There are further reasons to pay particular attention to the Scandinavian, and more specifically the Norwegian cases: (i) They are to varying degrees neo-corporatist societies, characterized by ongoing bargaining over social and political reform processes. From a theoretical perspective this invites reflections which, to some extent, are at odds with the dominant conceptions of institutional change. Neither models of path dependency nor models of aggregate, incremental change focus on the continuous social bargaining over institutional change. (ii) Despite recent processes of liberalization, common to the Western world as a whole, corporatism implies a close connection between state, public sphere, cultural life, and religion. This also means that institutions are closely bundled, in an even stronger way than assumed for example in the Varieties of Capitalism literature. Furthermore, we only have scarce insight in the way the different spheres of corporatism are connected and interact.
In the proposed edited volume we have collected historical-institutional case studies from a broad set of social fields (a detailed outline of contents and contributors is attached):
• Critical assessments of Jürgen Habermas’ theory of the public sphere
• Can the public sphere be considered an institution?

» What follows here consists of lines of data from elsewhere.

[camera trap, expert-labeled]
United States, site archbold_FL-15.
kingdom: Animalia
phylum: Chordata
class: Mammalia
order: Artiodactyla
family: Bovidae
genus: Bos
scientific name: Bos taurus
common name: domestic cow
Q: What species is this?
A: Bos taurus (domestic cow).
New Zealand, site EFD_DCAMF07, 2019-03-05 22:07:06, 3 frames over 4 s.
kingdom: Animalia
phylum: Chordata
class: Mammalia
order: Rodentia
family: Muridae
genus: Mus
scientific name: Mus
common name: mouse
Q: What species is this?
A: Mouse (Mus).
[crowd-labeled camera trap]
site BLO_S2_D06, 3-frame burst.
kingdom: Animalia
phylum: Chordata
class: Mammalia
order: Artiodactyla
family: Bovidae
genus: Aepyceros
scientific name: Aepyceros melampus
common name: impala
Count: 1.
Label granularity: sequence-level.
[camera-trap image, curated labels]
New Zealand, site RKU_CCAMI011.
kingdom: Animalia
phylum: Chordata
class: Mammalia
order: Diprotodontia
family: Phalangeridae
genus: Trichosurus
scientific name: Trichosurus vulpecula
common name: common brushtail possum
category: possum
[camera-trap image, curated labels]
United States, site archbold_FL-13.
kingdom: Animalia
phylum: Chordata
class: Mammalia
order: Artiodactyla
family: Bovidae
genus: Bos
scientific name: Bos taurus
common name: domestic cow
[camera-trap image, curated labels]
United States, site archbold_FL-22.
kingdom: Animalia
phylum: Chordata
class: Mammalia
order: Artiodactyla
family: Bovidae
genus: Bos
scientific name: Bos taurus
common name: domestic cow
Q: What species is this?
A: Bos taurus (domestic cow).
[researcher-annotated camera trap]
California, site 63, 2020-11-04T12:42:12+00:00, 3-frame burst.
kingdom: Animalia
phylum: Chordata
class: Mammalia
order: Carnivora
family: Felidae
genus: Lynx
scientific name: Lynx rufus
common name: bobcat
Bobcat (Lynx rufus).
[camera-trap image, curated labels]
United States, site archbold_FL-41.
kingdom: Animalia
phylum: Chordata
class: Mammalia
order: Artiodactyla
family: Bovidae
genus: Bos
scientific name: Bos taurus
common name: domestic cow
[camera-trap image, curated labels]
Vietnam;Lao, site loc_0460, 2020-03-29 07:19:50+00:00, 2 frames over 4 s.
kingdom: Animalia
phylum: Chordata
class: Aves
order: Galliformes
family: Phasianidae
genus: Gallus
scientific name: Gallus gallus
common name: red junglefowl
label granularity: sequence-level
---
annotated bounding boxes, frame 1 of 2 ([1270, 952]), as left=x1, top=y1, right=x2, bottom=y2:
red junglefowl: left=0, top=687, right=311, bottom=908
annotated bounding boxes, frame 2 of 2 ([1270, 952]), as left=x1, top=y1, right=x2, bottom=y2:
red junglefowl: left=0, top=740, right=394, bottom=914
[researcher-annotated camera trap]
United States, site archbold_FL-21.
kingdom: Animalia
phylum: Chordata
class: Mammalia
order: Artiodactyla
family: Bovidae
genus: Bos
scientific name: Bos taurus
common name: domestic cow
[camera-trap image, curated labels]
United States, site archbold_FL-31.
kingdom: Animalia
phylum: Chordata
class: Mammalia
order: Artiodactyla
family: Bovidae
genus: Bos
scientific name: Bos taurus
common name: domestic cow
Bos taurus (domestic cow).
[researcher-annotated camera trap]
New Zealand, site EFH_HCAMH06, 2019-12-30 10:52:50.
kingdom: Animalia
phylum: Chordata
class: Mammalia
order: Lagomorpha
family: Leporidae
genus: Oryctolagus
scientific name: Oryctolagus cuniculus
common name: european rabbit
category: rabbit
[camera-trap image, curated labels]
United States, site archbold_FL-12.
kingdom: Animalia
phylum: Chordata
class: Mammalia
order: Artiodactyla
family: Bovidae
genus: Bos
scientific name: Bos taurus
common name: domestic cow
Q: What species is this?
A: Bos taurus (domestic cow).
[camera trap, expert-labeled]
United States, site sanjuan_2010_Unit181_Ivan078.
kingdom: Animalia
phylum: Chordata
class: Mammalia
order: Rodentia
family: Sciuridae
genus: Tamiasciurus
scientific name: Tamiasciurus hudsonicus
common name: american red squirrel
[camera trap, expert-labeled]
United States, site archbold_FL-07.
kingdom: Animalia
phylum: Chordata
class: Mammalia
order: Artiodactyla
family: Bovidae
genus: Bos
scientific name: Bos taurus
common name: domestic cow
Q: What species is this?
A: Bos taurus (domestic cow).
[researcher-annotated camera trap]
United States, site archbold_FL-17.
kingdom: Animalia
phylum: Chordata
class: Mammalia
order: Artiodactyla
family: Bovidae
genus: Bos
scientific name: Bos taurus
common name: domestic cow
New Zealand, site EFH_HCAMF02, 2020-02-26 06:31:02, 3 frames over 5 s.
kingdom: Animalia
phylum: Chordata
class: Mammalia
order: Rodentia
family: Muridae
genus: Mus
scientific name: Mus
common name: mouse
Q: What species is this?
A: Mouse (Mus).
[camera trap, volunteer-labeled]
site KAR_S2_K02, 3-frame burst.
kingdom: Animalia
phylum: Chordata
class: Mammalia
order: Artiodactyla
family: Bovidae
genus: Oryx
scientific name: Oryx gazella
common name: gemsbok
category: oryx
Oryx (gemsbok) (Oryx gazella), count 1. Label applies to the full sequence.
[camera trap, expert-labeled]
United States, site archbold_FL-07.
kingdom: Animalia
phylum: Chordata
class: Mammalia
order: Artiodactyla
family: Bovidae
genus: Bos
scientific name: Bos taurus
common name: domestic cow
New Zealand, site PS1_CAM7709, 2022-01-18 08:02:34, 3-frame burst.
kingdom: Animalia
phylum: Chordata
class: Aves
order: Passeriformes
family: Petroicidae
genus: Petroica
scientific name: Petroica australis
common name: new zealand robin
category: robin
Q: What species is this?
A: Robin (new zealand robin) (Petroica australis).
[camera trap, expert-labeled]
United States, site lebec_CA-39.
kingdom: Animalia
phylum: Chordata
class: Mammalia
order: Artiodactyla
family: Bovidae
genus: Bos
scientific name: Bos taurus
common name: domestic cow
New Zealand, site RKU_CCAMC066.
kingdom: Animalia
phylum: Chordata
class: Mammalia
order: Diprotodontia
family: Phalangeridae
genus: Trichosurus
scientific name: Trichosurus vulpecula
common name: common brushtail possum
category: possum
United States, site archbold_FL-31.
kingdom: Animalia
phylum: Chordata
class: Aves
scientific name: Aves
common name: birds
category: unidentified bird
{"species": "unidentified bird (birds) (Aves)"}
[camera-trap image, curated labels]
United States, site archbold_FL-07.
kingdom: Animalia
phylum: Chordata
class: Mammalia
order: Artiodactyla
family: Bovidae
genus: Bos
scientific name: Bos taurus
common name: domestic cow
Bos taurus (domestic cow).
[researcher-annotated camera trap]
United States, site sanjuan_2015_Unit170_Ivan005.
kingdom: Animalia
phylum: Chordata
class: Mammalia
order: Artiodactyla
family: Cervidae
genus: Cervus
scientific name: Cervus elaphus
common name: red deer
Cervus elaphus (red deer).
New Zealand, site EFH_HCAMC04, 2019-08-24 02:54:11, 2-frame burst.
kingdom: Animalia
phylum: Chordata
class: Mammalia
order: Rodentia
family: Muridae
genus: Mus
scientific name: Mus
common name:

• The central position of the public sphere in social and political change in Norway
• Digital transformations and effects of the growing PR industry on the public sphere
• Institutionalization of social media in local politics and voluntary organizations
• Legitimation work in the public sphere
• freedom of expression and warning in the workplace
• “Return of religion” to the public sphere, and its effects
Fredrik Engelstad, Håkon Larsen, Jon Rogstad, Kari Steen-Johnsen (Eds.)